— Begin —

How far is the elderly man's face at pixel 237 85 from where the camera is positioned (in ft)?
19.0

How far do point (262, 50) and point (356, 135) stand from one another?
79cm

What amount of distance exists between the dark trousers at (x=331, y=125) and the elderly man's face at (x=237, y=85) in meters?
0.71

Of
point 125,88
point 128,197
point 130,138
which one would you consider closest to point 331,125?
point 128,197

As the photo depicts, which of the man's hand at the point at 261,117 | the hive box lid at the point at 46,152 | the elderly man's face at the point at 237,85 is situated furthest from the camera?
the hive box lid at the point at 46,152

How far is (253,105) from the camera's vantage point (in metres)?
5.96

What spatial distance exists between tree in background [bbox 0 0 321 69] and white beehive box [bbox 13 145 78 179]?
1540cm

— End —

Exercise details
Convert the lines of the data into a Markdown table with the columns Row and Line, numbering each row and leaving out blank lines. Begin at the line that has "What spatial distance" and stop after the final line of the data.

Expected answer
| Row | Line |
|---|---|
| 1 | What spatial distance exists between tree in background [bbox 0 0 321 69] and white beehive box [bbox 13 145 78 179]? |
| 2 | 1540cm |